● **What is asked**
Reproduce, word for word, everything in the parachute story below from "Finding the proper" down to "of my supplies.".

Weekly Posting of the Conservative Cow Doctor

 

The Parachute

 When you were a kid did you make the little parachute out of a plastic army-man tied to
the four corners of a red handkerchief with kitchen string? It works amazingly well. I
would spend hours experimenting with different folding patterns and then heave the thing
high in the air and watch it gently float to the ground. After several hundred launches I
thought to myself, “If I tied myself to a bed sheet I could jump off the barn roof and float
to the ground just like the plastic army-man, but I probably should test my idea first.”

It was a quiet summer afternoon as I gathered the supplies for my magnificent parachute.
Since the linen closet was full of sheets I figured Mom wouldn’t miss just one so I
grabbed a yellow one and sprinted out behind the barn. Kitchen string would be too
weak so using my pocket knife I slashed through the haystack and collected enough
baling-twine for the harness. (I don’t know how city kids survive without pocket knives
and baling-twine.)

Finding the proper weight to represent me was more challenging than I anticipated.
Eventually, down in the creek I located a fifty pound boulder with enough cracks to
secure a homemade bailing-twine parachute harness so I lugged it out behind the barn
with the rest of my supplies.

The manufacturing portion of my experiment progressed much faster than did the
gathering of the raw materials. Within a dangerously short period of time my apparatus
was ready for a test flight. I studied the barn; it was about thirty feet to its apex and I had
no way to safely get up there. (Coming down would be no problem as I had my yellow
parachute.) “How am I going to test this?” I thought to myself.

That is when I spotted the apple tree growing against the old shop. I could simply climb
the tree, crawl to the edge of the roof and give the rock a shove. It was only about a
twenty foot drop but it would simulate a drop from the barn.

A skinny kid climbing an apple tree while cradling a fifty pound boulder wrapped in a
bed sheet is not as simple as it sounds. Numerous premature launches from the lower
branches were discouraging but I kept trying. Sweating and red faced, I finally made it
up the tree to the roof and scooted along the ridgeline to the edge. I eagerly untangled the
bailing-twine and carefully laid out my yellow parachute. I paused for a moment and
looked to the sky and imagined how Orville and Wilbur felt as they readied the Wright
Flyer for her maiden voyage. I gave the boulder a shove and it…plunged straight to the
ground like a fifty pound boulder tied to a yellow bed sheet with bailing-twine.

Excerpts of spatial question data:
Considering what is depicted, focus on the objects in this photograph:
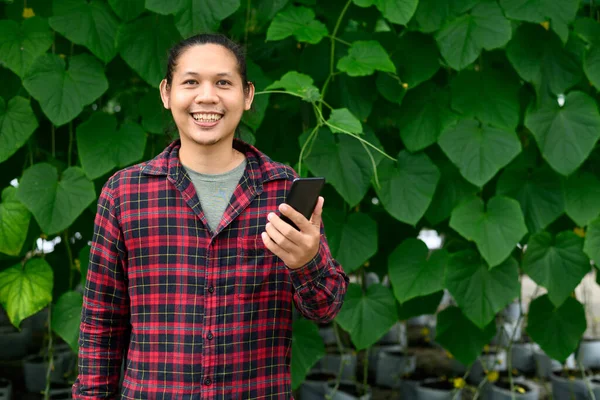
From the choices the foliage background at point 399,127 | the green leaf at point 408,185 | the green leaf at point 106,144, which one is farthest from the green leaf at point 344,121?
the green leaf at point 106,144

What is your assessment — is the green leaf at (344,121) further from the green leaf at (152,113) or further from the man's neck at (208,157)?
the man's neck at (208,157)

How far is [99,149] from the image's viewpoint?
193 cm

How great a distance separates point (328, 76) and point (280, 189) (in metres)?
0.97

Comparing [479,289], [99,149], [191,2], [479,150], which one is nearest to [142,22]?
[191,2]

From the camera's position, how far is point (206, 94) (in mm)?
1067

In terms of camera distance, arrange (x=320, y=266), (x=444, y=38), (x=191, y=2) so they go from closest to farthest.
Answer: (x=320, y=266), (x=191, y=2), (x=444, y=38)

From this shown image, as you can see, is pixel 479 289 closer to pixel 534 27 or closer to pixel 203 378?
pixel 534 27

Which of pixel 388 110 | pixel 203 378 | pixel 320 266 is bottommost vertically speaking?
pixel 203 378

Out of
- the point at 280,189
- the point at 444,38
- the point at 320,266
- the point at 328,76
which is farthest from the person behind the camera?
the point at 328,76

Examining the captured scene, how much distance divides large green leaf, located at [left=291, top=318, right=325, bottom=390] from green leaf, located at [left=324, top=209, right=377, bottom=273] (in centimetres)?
22

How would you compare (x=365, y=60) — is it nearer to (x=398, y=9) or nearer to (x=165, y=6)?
(x=398, y=9)

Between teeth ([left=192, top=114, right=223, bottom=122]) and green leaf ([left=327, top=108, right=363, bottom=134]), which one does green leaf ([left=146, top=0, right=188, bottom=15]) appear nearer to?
green leaf ([left=327, top=108, right=363, bottom=134])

● **Completed task**
Finding the proper weight to represent me was more challenging than I anticipated.
Eventually, down in the creek I located a fifty pound boulder with enough cracks to
secure a homemade bailing-twine parachute harness so I lugged it out behind the barn
with the rest of my supplies.